Notably, Elon Musk’s xAI used 200,000 GPUs to train Grok 3. According to reports, tech giant Meta Platforms is discussing constructing a new data centre campus for its AI projects, with potential costs exceeding $200 billion. Also, the U.S. government recently announced Project Stargate, a $500 billion AI infrastructure initiative backed by tech titans like Oracle, Softbank, and OpenAI.
These developments indicate a growing need for more compute in the future. Apple, too, recently announced a $500 billion investment in the United States over the next four years to build AI infrastructure. Although Apple does not use NVIDIA, its investment still reflects the broader direction of the industry.
Inference is Tough
NVIDIA will face increased competition from inference players like Groq, Cerebras, and SambaNova. Perplexity AI recently announced that its in-house LLM, Sonar, built on Llama 3.3 70B, now runs on Cerebras’ inference infrastructure.
French AI startup Mistral recently launched the Le Chat app for iOS and Android. According to the company, Le Chat is 10 times faster than GPT-4o, Claude Sonnet 3.5, and DeepSeek R1, thanks to Cerebras’ inference technology.
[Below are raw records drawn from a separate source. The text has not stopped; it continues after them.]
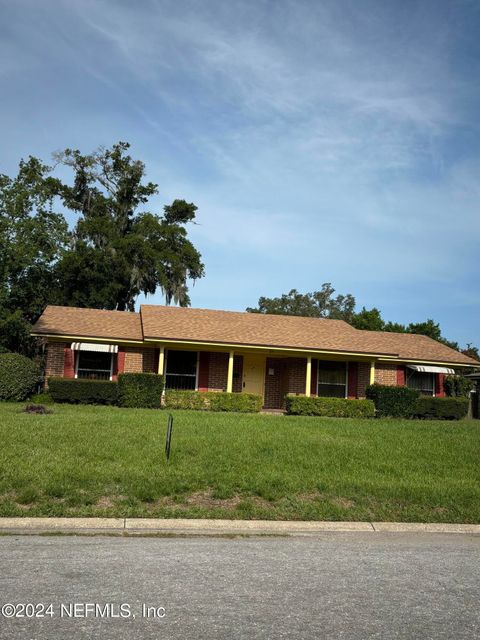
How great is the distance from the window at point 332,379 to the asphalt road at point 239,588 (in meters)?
18.6

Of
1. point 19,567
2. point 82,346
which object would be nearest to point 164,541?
point 19,567

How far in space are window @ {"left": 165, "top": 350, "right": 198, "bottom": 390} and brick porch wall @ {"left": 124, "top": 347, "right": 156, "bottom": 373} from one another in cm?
67

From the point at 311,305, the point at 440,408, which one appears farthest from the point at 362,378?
the point at 311,305

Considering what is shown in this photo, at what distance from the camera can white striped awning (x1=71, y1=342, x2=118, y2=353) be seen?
2278 centimetres

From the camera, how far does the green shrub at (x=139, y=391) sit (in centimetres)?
2084

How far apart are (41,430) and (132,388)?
29.6 feet

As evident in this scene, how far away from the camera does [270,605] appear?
14.7 ft

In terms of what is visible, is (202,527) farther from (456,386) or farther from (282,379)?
(456,386)

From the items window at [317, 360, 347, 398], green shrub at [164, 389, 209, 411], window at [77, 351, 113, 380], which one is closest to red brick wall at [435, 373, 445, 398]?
window at [317, 360, 347, 398]

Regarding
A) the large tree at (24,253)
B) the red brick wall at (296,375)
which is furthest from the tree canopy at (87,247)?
the red brick wall at (296,375)

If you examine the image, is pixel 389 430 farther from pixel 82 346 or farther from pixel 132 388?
pixel 82 346

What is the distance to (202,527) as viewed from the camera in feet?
24.1

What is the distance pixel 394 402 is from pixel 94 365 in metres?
11.5

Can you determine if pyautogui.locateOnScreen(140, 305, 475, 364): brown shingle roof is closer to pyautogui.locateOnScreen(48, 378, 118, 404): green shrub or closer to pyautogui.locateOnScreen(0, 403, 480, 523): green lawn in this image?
pyautogui.locateOnScreen(48, 378, 118, 404): green shrub
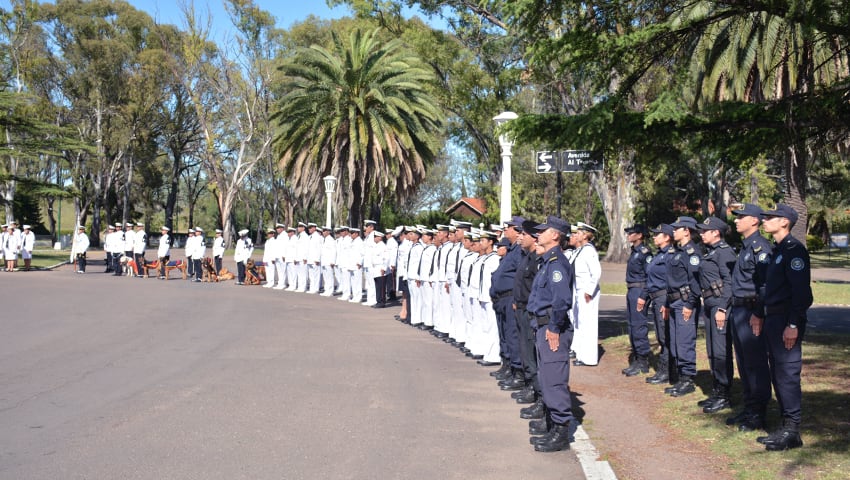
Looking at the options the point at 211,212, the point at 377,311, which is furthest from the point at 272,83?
the point at 211,212

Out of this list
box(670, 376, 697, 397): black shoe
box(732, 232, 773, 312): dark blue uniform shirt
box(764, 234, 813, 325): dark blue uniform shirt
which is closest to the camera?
box(764, 234, 813, 325): dark blue uniform shirt

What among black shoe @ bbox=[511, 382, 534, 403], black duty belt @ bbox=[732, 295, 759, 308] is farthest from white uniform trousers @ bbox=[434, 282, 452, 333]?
black duty belt @ bbox=[732, 295, 759, 308]

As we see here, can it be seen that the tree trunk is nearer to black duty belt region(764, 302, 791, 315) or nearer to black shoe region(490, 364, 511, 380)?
black shoe region(490, 364, 511, 380)

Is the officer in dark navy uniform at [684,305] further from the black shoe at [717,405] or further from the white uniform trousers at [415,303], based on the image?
the white uniform trousers at [415,303]

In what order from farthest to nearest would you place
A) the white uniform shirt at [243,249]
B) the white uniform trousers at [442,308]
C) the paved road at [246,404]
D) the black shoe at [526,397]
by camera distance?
1. the white uniform shirt at [243,249]
2. the white uniform trousers at [442,308]
3. the black shoe at [526,397]
4. the paved road at [246,404]

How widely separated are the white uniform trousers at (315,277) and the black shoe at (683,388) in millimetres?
16053

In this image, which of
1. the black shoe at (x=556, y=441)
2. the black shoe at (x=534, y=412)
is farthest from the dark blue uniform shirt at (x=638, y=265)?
the black shoe at (x=556, y=441)

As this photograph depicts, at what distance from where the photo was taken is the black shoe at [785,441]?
6.58 metres

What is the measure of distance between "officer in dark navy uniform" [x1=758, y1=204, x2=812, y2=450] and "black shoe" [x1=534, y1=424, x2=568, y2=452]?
167cm

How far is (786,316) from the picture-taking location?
6781 mm

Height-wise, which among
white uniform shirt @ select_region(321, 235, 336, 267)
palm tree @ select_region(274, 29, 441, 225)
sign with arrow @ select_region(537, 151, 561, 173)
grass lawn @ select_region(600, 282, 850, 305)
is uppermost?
palm tree @ select_region(274, 29, 441, 225)

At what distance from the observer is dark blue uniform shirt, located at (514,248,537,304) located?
29.0 ft

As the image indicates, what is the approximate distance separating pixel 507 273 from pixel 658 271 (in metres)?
1.91

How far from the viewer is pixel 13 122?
1329 inches
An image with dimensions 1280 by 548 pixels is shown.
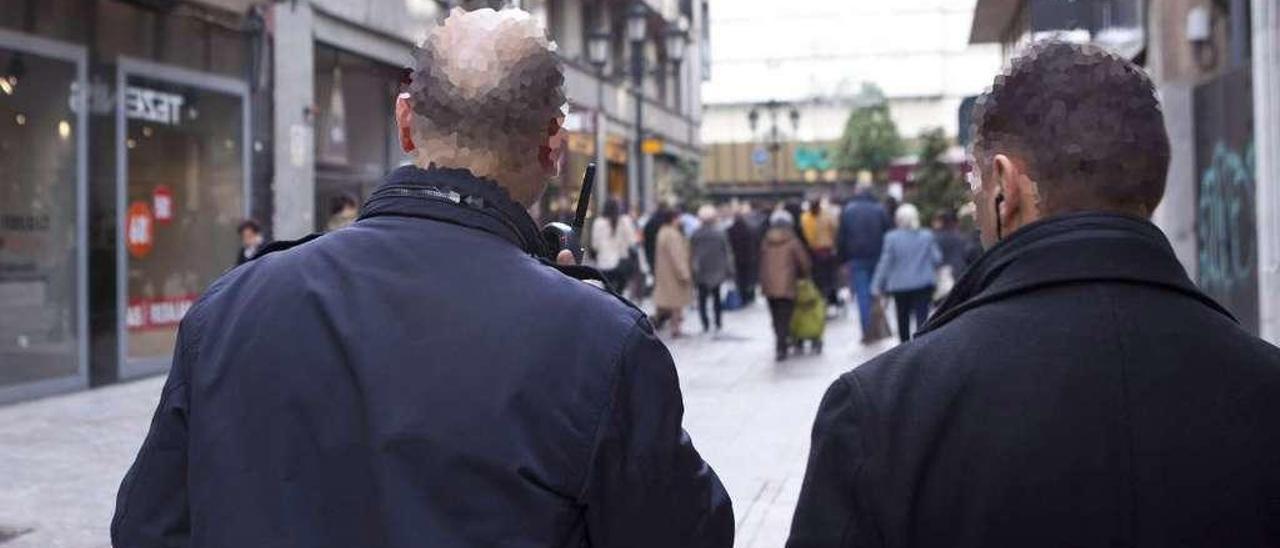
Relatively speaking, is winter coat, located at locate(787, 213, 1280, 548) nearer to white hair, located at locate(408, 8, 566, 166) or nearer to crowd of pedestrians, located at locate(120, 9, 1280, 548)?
crowd of pedestrians, located at locate(120, 9, 1280, 548)

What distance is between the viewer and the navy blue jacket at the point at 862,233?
55.7ft

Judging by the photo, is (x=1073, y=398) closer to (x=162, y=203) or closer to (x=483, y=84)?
(x=483, y=84)

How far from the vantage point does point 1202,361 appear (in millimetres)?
1836

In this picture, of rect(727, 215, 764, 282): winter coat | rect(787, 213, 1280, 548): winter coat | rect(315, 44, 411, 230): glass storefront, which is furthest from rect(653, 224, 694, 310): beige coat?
rect(787, 213, 1280, 548): winter coat

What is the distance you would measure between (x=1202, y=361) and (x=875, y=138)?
55.1 metres

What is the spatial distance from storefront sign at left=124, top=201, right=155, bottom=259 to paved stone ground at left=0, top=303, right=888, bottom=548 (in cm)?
122

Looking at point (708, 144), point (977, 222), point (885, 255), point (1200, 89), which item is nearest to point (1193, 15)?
point (1200, 89)

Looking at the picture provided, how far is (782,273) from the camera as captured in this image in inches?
604

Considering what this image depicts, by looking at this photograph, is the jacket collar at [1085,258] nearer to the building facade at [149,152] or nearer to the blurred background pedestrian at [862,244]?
the building facade at [149,152]

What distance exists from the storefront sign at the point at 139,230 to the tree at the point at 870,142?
139ft

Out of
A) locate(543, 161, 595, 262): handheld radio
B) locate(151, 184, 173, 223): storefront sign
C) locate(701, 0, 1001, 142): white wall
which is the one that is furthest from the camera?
locate(701, 0, 1001, 142): white wall

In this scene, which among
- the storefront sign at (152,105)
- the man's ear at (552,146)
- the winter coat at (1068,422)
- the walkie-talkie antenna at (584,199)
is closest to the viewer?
the winter coat at (1068,422)

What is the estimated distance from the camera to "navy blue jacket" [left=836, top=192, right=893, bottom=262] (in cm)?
1698

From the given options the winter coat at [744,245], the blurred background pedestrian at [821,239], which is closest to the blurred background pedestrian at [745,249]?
the winter coat at [744,245]
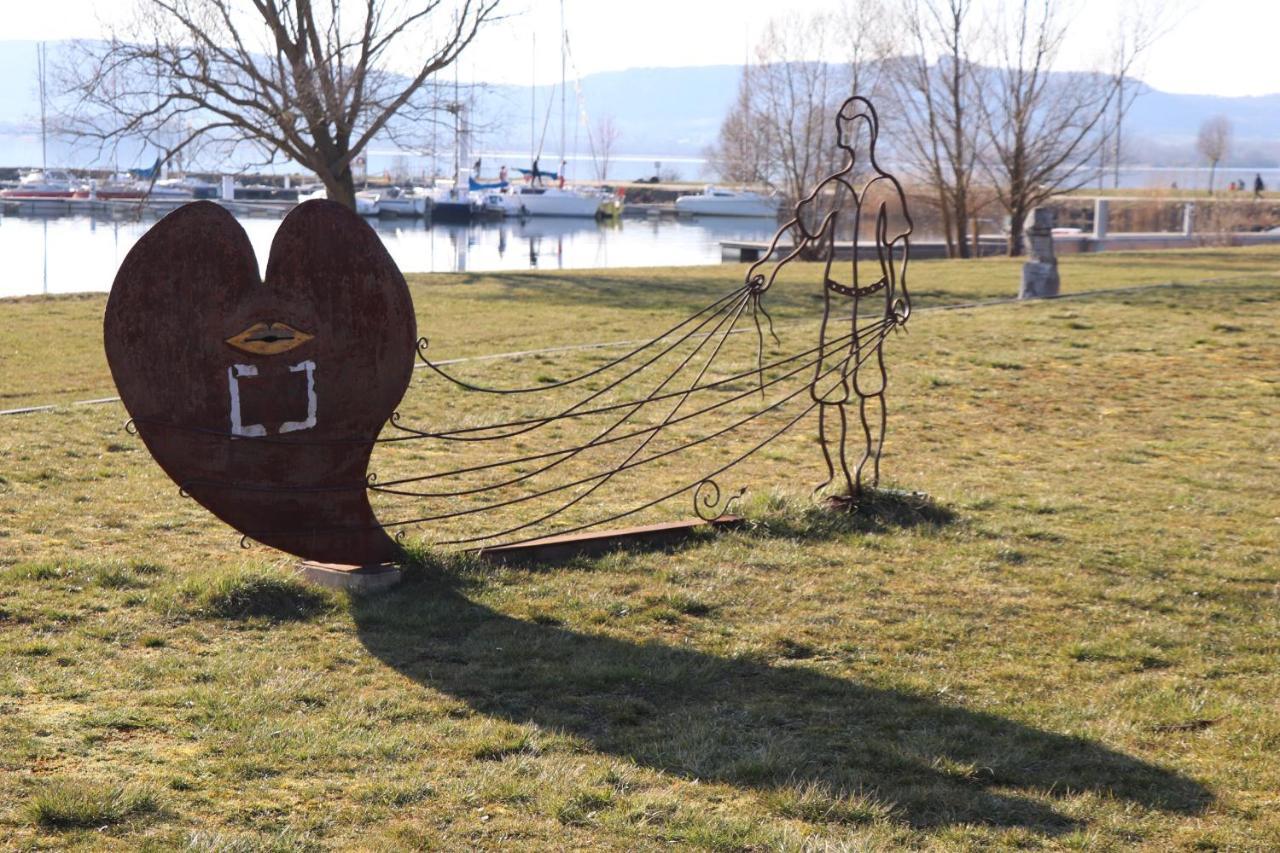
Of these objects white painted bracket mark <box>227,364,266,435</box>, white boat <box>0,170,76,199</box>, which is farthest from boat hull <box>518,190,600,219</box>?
white painted bracket mark <box>227,364,266,435</box>

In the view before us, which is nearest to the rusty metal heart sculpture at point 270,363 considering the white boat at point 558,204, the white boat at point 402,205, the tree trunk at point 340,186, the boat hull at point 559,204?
the tree trunk at point 340,186

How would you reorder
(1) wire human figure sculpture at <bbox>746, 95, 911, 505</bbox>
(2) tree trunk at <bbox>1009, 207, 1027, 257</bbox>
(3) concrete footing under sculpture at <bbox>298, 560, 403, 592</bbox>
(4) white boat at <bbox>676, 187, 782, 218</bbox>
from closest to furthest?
1. (3) concrete footing under sculpture at <bbox>298, 560, 403, 592</bbox>
2. (1) wire human figure sculpture at <bbox>746, 95, 911, 505</bbox>
3. (2) tree trunk at <bbox>1009, 207, 1027, 257</bbox>
4. (4) white boat at <bbox>676, 187, 782, 218</bbox>

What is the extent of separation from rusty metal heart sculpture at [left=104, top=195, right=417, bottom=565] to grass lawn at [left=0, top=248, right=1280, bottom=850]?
1.46 feet

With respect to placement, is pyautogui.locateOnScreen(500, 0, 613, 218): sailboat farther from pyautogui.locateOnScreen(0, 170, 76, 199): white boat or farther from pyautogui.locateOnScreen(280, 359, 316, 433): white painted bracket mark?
pyautogui.locateOnScreen(280, 359, 316, 433): white painted bracket mark

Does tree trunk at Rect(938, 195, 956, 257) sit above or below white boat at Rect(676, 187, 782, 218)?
below

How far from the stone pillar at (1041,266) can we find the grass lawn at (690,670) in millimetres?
8846

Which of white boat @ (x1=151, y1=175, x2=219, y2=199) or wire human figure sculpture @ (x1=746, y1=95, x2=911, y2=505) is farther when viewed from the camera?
white boat @ (x1=151, y1=175, x2=219, y2=199)

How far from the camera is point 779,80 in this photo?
3841cm

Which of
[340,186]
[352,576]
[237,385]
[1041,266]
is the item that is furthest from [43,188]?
[237,385]

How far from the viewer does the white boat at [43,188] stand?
65.4 m

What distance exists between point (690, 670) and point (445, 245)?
1784 inches

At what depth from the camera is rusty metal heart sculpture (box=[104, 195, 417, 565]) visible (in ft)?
17.8

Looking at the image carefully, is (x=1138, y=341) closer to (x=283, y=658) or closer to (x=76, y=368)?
(x=76, y=368)

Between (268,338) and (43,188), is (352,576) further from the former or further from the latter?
(43,188)
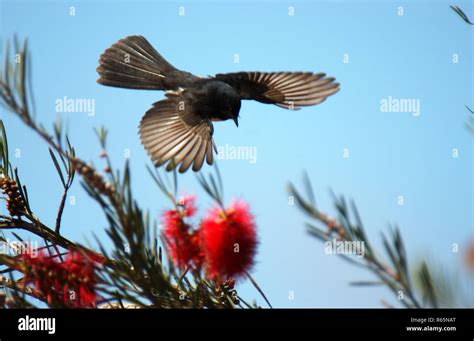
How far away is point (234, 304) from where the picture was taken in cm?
118

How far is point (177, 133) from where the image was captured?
8.17 feet

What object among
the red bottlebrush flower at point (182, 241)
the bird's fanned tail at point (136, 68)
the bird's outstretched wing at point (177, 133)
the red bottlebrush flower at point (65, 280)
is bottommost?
the red bottlebrush flower at point (65, 280)

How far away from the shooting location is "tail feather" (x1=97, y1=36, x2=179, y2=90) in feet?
9.41

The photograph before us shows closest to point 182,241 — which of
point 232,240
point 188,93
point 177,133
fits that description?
point 232,240

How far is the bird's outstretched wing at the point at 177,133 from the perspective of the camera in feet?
7.36

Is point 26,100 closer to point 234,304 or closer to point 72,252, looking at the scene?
point 72,252

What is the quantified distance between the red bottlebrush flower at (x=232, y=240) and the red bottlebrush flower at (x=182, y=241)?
0.02 meters

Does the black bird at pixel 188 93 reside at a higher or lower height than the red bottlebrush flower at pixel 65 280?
higher

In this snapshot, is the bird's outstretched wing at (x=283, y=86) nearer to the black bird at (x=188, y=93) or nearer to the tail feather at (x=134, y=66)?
the black bird at (x=188, y=93)

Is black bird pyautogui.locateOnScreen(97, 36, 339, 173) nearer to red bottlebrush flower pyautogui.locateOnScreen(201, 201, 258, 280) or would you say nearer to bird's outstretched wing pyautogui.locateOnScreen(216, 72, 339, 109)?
bird's outstretched wing pyautogui.locateOnScreen(216, 72, 339, 109)

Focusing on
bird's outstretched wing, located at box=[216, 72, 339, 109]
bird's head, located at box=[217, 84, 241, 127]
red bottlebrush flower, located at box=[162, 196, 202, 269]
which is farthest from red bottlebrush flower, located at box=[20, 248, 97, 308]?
bird's head, located at box=[217, 84, 241, 127]

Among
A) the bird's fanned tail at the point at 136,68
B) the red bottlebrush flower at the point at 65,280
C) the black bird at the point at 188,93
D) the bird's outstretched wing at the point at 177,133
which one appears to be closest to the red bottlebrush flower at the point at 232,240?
the red bottlebrush flower at the point at 65,280
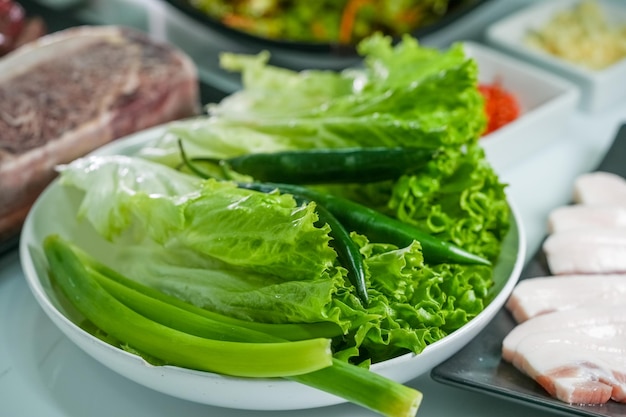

Similarly, in a recent interview, Groq founder Jonathan Ross said that NVIDIA dominates AI model training, and Groq sees no reason to compete in that space. Instead, they focus on faster and cheaper inference.
“They don’t offer fast tokens, and they don’t offer low-cost tokens. It’s a very different product. But what they do very, very well is training. They do it better than anyone else,” said Ross. He added that Grok’s chips cost more than 5x less than NVIDIA’s.
Ross argued that raw specs like teraflops per second are meaningless—what truly matters is tokens per dollar (cost efficiency) and tokens per watt (energy efficiency). Microsoft CEO Satya Nadella recently echoed a similar sentiment.
Yet, Microsoft has been sending mixed signals. A recent report revealed that the tech giant cancelled leases for significant data centre capacity in the US, raising concerns about the long-term sustainability of AI infrastructure investments.
What About China?
Following DeepSeek’s success, demand for NVIDIA GPUs has surged nationwide. A recent report states that Chinese companies are ramping up orders for NVIDIA’s H20 chip to support the growing demand for DeepSeek’s low-cost models.
During the earnings call, Huang said that China’s contribution to NVIDIA’s revenue has remained stable as a percentage of overall revenue compared to Q4 and previous quarters.
However, he acknowledged that China’s share has dropped to half of what it was before US export controls limited NVIDIA’s ability to sell high-end AI chips to Chinese companies. After the US imposed new export restrictions in October 2023, NVIDIA introduced the H20 as its main legally permitted chip for the Chinese market.